Wie sollen denn solch verblüffende Ergebnisse zustande kommen, werden Sie sich vielleicht fragen. Folgendes Bild soll den Zugang zum Verständnis der Wirkungsweise erleichtern:
Viele Menschen sind in der Lage, sich eine Mahlzeit zuzubereiten. Die einen schieben ein Fertiggericht in die Mikrowelle oder erhitzen den Inhalt einer Konserve. Andere wissen die Zutaten getrennt auszuwählen und sie zu einem schmackhaften Essen gekonnt zusammenzufügen. Einige wenige betreiben das Kochen mit kunstvoller Raffinesse und erfreuen damit ihre Gäste. Das Geheimnis der Kochkunst liegt gleichermaßen in der Auswahl der Zutaten wie in der Art und Weise der Zubereitung.
Auf menschliche Bewegung übertragen fällt die Rolle des Kochs dem Gehirn zu. Möchte beispielsweise jemand ein Fenster öffnen, so muß das Gehirn die Bewegung der Füße so steuern, daß der Mensch im richtigen Abstand vom Fenster zu stehen kommt, dann den Arm anweisen, sich zu heben, der Hand bedeuten, den Griff zu fassen, um schließlich dem ganzen Körper eine Rückwärtsbewegung zu befehlen, welche das Fenster schließlich öffnet.
Alle „Zutaten“ des gesamten Bewegungsablaufs müssen in sinnvoller Reihenfolge geschehen und gut aufeinander abgestimmt sein.
Nun ist es mit der Bewegung ähnlich wie mit dem Kochen: Die meisten Menschen können Gehen, Stehen, Sitzen, Fensteröffnen . . . Aber, während sich einige dabei abmühen, über Verspannungen oder gar Schmerzen klagen, lösen andere die gleiche Aufgabe mit Leichtigkeit und Eleganz.
Feldenkrais-Bewegungen lehren das Gehirn, ein besserer „Koch“ zu sein, also erlesene Zutaten wie Arm oder Beinbewegungen zu einem „schmackhafteren“ Gericht, sprich: besserer Gesamtbewegung, zu kombinieren.
Nun, der Vergleich ist ja ganz nett, werden Sie sich vielleicht sagen, aber gibt es nicht noch genauere, konkretere Beschreibungen?

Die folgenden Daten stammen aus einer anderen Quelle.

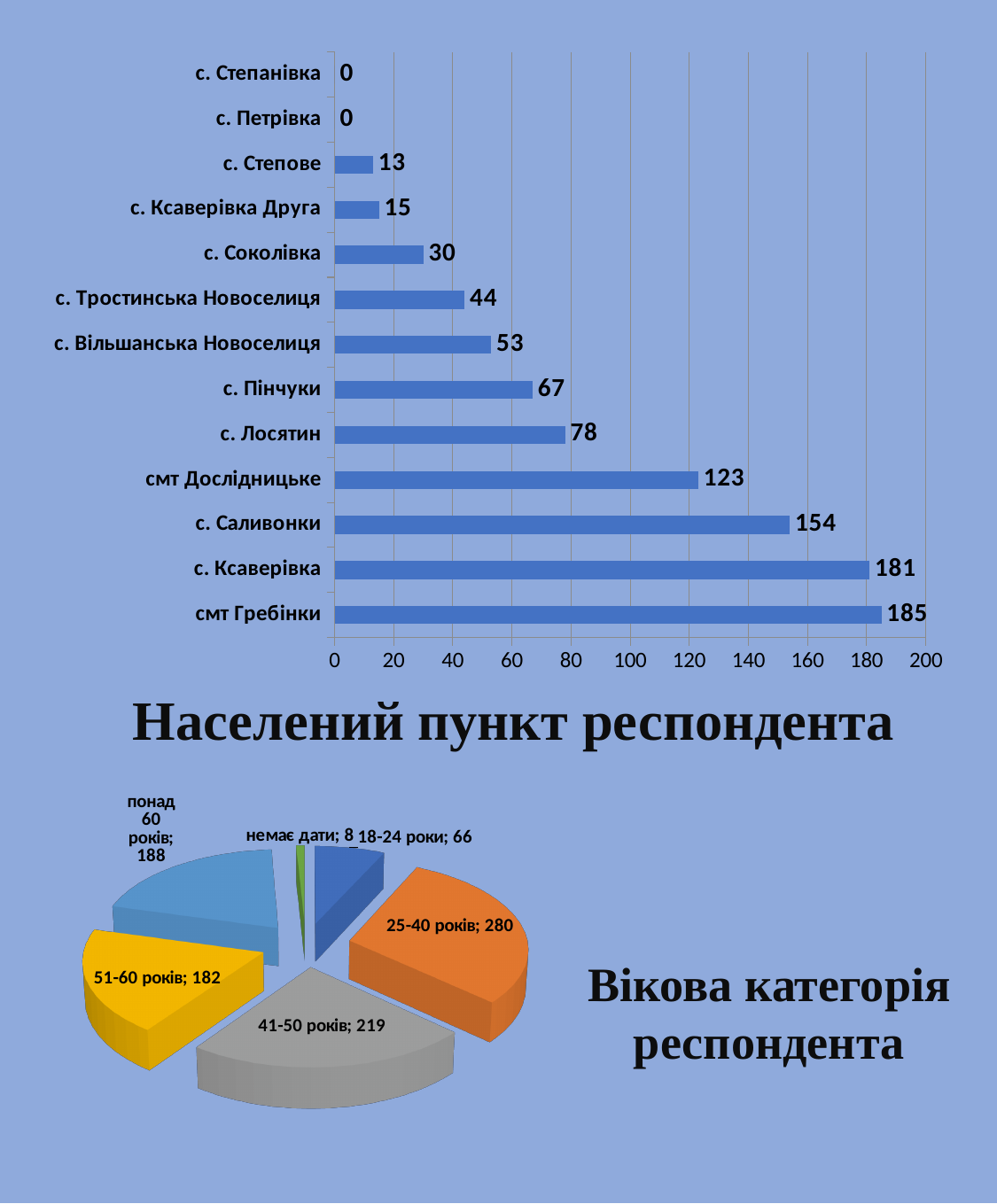
In the bar chart 'Населений пункт респондента', which is larger: с. Пінчуки or с. Соколівка? с. Пінчуки In the pie chart 'Вікова категорія респондента', what is the difference between понад 60 років and 51-60 років? 6 In the pie chart 'Вікова категорія респондента', which age category has the largest slice? 25-40 років In the bar chart 'Населений пункт респондента', what is the value for смт Дослідницьке? 123 In the bar chart 'Населений пункт респондента', how many settlements have a value of 0? 2 In the pie chart 'Вікова категорія респондента', what is the value for 41-50 років? 219 In the bar chart 'Населений пункт респондента', what is the difference between смт Гребінки and с. Ксаверівка? 4 In the bar chart 'Населений пункт респондента', what is the value for с. Лосятин? 78 What type of chart is 'Населений пункт респондента'? bar chart In the bar chart 'Населений пункт респондента', which settlement has the highest value? смт Гребінки In the bar chart 'Населений пункт респондента', how many settlements are listed? 13 In the pie chart 'Вікова категорія респондента', which category has the smallest slice? немає дати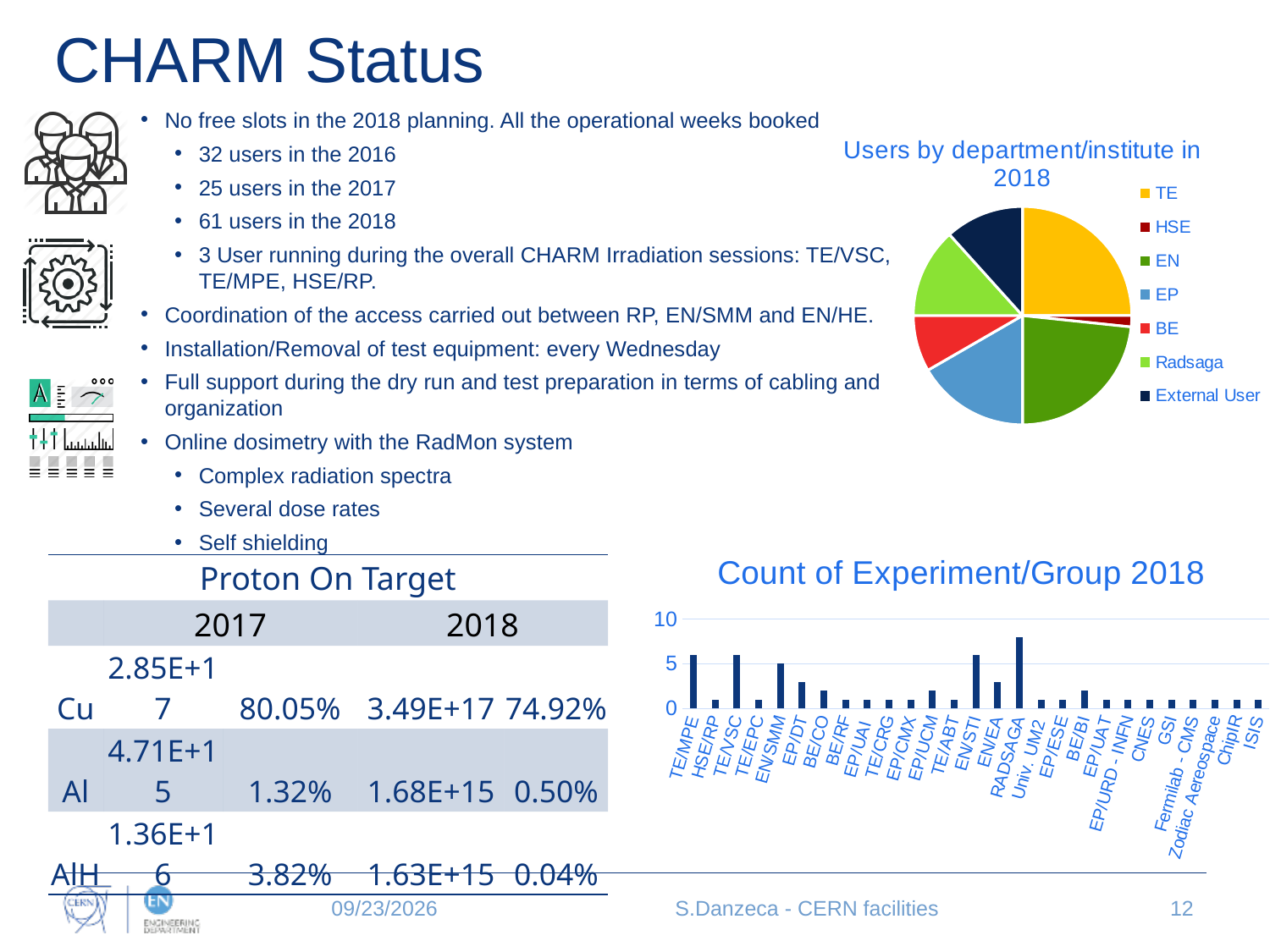
How many entries does the legend of the 'Users by department/institute in 2018' pie chart list? 7 In the 'Users by department/institute in 2018' pie chart, which category has the smallest slice? HSE How many groups are shown on the x axis of the 'Count of Experiment/Group 2018' chart? 27 In the 'Users by department/institute in 2018' pie chart, what colour represents TE? yellow In the 'Count of Experiment/Group 2018' chart, is the value for Univ. UM2 greater or less than 5? less In the 'Count of Experiment/Group 2018' chart, is the value for HSE/RP greater or less than 5? less What kind of chart is the 'Users by department/institute in 2018' chart? pie chart In the 'Count of Experiment/Group 2018' chart, is the value for TE/MPE greater or less than 5? greater In the 'Count of Experiment/Group 2018' chart, which group has the highest count? RADSAGA What kind of chart is the 'Count of Experiment/Group 2018' chart? bar chart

Gut, lassen Sie es mich mit einem Beispiel versuchen:
Setzen Sie sich auf die vordere Kante eines Stuhls und schauen zunächst nach vorne. Schauen Sie jetzt drei- oder viermal über die rechte Schulter nach hinten und markieren, soweit hinten wie Ihnen dies bequem möglich ist, in Gedanken mit den Augen ein Kreuz an der Wand und merken sich dessen Position.
Strecken Sie nun beide Arme nach vorne aus und falten die Hände ineinander. Bewegen Sie beide Arme etwa zehnmal nach rechts und wieder nach vorne zurück und schauen dabei ununterbrochen auf Ihre Hände. Legen Sie nun eine kurze Pause ein und probieren nun nochmals, was Sie zu Anfang taten, nämlich nach rechts schauen. Können Sie nun Ihr Kreuzchen etwas weiter nach hinten setzen?

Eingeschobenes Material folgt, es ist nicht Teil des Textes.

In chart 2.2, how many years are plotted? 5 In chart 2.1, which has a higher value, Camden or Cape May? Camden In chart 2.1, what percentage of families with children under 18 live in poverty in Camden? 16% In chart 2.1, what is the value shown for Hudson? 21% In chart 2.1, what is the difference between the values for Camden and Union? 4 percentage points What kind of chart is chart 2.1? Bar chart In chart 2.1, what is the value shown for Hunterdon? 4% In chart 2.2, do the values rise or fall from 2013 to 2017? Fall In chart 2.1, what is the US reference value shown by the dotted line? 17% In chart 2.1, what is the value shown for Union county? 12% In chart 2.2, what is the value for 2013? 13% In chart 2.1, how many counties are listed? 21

Ich bin mir ziemlich sicher, daß die Antwort für die meisten LeserInnen „ja“ lautet. Sollte dies auch für Sie zutreffen, so hat Ihr Gehirn einen offensichtlich besseren Weg gelernt, das nach-rechts-Umdrehen zu organisieren. Um im oben benutzten Bild zu bleiben: es ist ein besserer „Koch“ geworden.
Natürlich ist der Ablauf in einer Gruppenstunde umfangreicher und vielschichtiger als in dem kleinen Beispiel. Dennoch ist der Grundgedanke der gleiche.
Sie erhalten ein wohldurchdachtes Angebot aufeinander aufbauender Bewegungen, welche jeweils einen etwas anderen Schwerpunkt haben. Sie sind so gestaltet, daß sie das komplexe Geschehen einer Gesamtbewegung, wie Sich-Umdrehen, Sitzen, Stehen oder Gehen in kleine Teilaspekte zerlegen, so daß jede einzelne „Zutat“ in Ruhe erfahren und verbessert werden kann. Sind aber erst alle „Zutaten“ bewußter, klarer und leichter geworden, so ist es nicht weiter verwunderlich, wenn die Gesamtbewegung am Ende eine bessere Qualität gewonnen hat.